Closed SigmaStar closed 2 years ago

SigmaStar commented 3 years ago

Description

repeat call to capa.main.main(argv=args) would cause memory leak, although gc.collect() would collect most rubbish but there are still 10MB RSS memory remain unclean every time so it would eventually take away all the physical memory.

Steps to Reproduce

just call capa.main many times

Expected behavior:

release all memory allocated to capa.main

Actual behavior:

RSS memory consuming increased a lot.

Versions

capa 2.0.0

Additional Information

Nope

williballenthin commented 3 years ago

thanks for reporting this @SigmaStar!

it will take a little bit of work to profile the memory usage and i think its a worthwhile effort. we'll update here with the results of our triage and potential fixes.

williballenthin commented 3 years ago

recently when running the capa tests locally they've been getting OOM killed. i wonder if this is related.

image

williballenthin commented 3 years ago

i'm unable to reproduce the memory leak, at least as recorded by tracemalloc:

image

this output is generated by the script here: https://github.com/fireeye/capa/blob/master/scripts/profile-memory.py it runs capa.main.main() repeatedly and then shows the memory usage right at the end of the program. the output indicates that running capa.main.main() once and ten times results in approximately the same memory usage.

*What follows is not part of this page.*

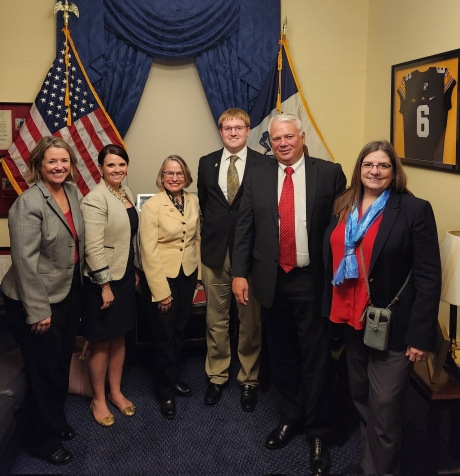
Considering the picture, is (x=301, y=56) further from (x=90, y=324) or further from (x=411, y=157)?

@SigmaStar can you provide any additional detail that would help me triage this potential memory leak?

williballenthin commented 3 years ago

I suppose the profile runs above show the memory usage from a python perspective, while @SigmaStar records memory via OS/RSS numbers. if the memory is fragmented and cannot be returned to the OS then i suppose RSS might continue to grow? the outlook here would probably not be good, so lets find a way to (dis)prove this theory.

williballenthin commented 3 years ago

re-running tweaked script that displays RSS and VMS along the way. 100 iterations. will have results in a bit...

image

SigmaStar commented 3 years ago

Yes, of course. I think maybe some rules or signatures lead to that memory leak. I test my code on both windows 10 1903 and ubuntu and on both platform it seems there is RSS memory increasing. We uses public rules (I think it can be cloned from github). Right now I use subprocess module in python instead of calling capa.main and force the operating system to recycle all the memory allocated. I notice that each time capa.main will use about 700 MB memory. So ten times of iteration will eventually take away at least 6 GB memory.

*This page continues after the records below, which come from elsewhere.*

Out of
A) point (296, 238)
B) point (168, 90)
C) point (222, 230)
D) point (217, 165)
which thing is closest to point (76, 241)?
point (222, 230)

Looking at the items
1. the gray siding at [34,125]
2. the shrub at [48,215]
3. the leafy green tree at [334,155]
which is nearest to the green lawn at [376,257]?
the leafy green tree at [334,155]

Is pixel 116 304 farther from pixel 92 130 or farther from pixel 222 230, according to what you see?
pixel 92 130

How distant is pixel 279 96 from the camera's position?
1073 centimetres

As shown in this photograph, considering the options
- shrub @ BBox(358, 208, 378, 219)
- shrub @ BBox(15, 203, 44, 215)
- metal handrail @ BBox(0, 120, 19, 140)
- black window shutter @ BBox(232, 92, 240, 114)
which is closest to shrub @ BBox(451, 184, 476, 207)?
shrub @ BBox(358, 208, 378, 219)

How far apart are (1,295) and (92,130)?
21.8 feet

---Original--- From: "Willi @.> Date: Wed, Aug 25, 2021 07:08 AM To: @.>; Cc: @.**@.>; Subject: Re: [fireeye/capa] python version memory leak (#736)

i'm unable to reproduce the memory leak, at least as recorded by tracemalloc:

this output is generated by the script here: https://github.com/fireeye/capa/blob/master/scripts/profile-memory.py it runs capa.main.main() repeatedly and then shows the memory usage right at the end of the program. the output indicates that running capa.main.main() once and ten times results in approximately the same memory usage.

@SigmaStar can you provide any additional detail that would help me triage this potential memory leak?

— You are receiving this because you were mentioned. Reply to this email directly, view it on GitHub, or unsubscribe. Triage notifications on the go with GitHub Mobile for iOS or Android.

SigmaStar commented 3 years ago

It's odd. On my laptop it's i7-10875H cpu at frequency 4.5GHz. I specified the rules directory and each iteration costs approximately 5 min! So I think it must be some rules that causes capa failed to recycle memory allocated.

---Original--- From: "Willi @.> Date: Wed, Aug 25, 2021 07:23 AM To: @.>; Cc: @.**@.>; Subject: Re: [fireeye/capa] python version memory leak (#736)

re-running tweaked script that displayed RSS along the way. 100 iterations. will have results in a bit...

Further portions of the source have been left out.